Cependant, aujourd'hui plus que jamais, la France se doit d'être sur le pied de guerre. Elle se devait de l'être particulièrement depuis qu'elle est entrée en guerre un peu partout dans le monde. Elle a été à l'origine de la résolution qui a poussé les forces atlantiques à intervenir en Libye ; elle a une présence militaire dans toute la région de l'Afrique francophone au nom de la France-Afrique, et autres au Moyen-Orient comme en Syrie. Des ministres du gouvernement de Manuels Valls ont même signé il y a quelques mois une lettre dans laquelle ils affirmaient que des militaires français étaient présents en Algérie avant de se rétracter et retirer l'Algérie de la liste.

LES RAISONS DE LA VIOLENCE ET LES POLITIQUES ETRANGERES

C'est ce genre « d'erreur » ou de vraies fausses confidences que Paris aime à faire pour mettre les pays visés en difficulté ou devant le fait accompli. Le ministre français de la Défense l'avait bien démontré il y a quelques années, en annonçant unilatéralement qu'Alger avait accepté de laisser traverser son espace aérien par les avions de l'armée française pour aller « combattre Daech » au Mali. La politique extérieure de la France ne semble avoir aucun tabou.

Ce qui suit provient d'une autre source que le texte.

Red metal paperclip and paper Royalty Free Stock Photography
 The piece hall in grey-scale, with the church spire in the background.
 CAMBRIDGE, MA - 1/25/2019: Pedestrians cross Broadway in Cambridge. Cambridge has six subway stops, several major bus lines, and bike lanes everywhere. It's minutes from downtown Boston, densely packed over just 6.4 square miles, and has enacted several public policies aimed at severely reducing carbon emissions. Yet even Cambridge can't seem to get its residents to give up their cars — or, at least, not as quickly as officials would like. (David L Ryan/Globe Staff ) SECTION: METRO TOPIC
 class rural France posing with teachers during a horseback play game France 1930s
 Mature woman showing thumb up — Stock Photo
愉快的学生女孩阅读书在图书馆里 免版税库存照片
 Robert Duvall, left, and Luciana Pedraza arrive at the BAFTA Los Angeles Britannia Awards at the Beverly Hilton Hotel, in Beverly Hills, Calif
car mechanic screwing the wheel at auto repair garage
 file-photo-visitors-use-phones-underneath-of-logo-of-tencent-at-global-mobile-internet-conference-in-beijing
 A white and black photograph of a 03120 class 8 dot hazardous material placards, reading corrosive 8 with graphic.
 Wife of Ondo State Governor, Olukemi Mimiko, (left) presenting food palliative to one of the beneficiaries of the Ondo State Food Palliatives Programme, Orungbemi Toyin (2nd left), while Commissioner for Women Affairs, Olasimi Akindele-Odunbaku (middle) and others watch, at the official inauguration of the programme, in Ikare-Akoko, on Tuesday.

La première question qui vient à l'esprit est que si la France officielle sait combien de Français sont partis pour rejoindre les rangs de Daech en Irak et en Syrie, comment ne sait-elle pas qui fait quoi chez elle surtout quand ses officiels font état de complicités internes dans les attentats de Paris.

Paradoxes des temps modernes, les pays occidentaux, en premier la France, savent qui achètent le pétrole vendu par Daech, les groupes industriels qui l'alimentent en équipements sophistiqués de transports et de transmissions, ceux qui lui vendent des armes en grande quantité. Le groupe des 20 se réunit aujourd'hui en Turquie mais n'aura certainement pas le courage de dévoiler les identités des Etats occidentaux acheteurs. Les enjeux géostratégiques sont trop importants. La déflagration préméditée et commandée des pays du Moyen-Orient, des pays arabes et musulmans, a servi à précipiter le monde dans toutes sortes de guerres, du terrorisme transnational, à la cybercriminalité, aux complots, à la vente de drogues et d'armes, tous les apports ont été garantis pour créer les conditions d'une troisième guerre mondiale. L'entrée en lice de l'armée russe en Syrie a en toute évidence provoqué un basculement des forces existantes en faction dans ce pays. Alors que depuis qu'ils ont décidé d'aller en guerre contre le terrorisme en Syrie, les pays de la coalition n'ont toujours pas tranché la question de qui doivent-ils combattre en premier, les terroristes de Daech ou le président syrien Bachar al-Assad. Dans ce semblant d'hésitation qui prouve que les intérêts géostratégiques, au risque de s'entrechoquer terriblement, passent avant le droit des peuples à être souverains pour décider de leur avenir et du choix de leurs dirigeants, la Communauté internationale se permet de souffler le chaud et le froid et d'entretenir des ambiguïtés dont les effets se tournent parfois contre sa propre société.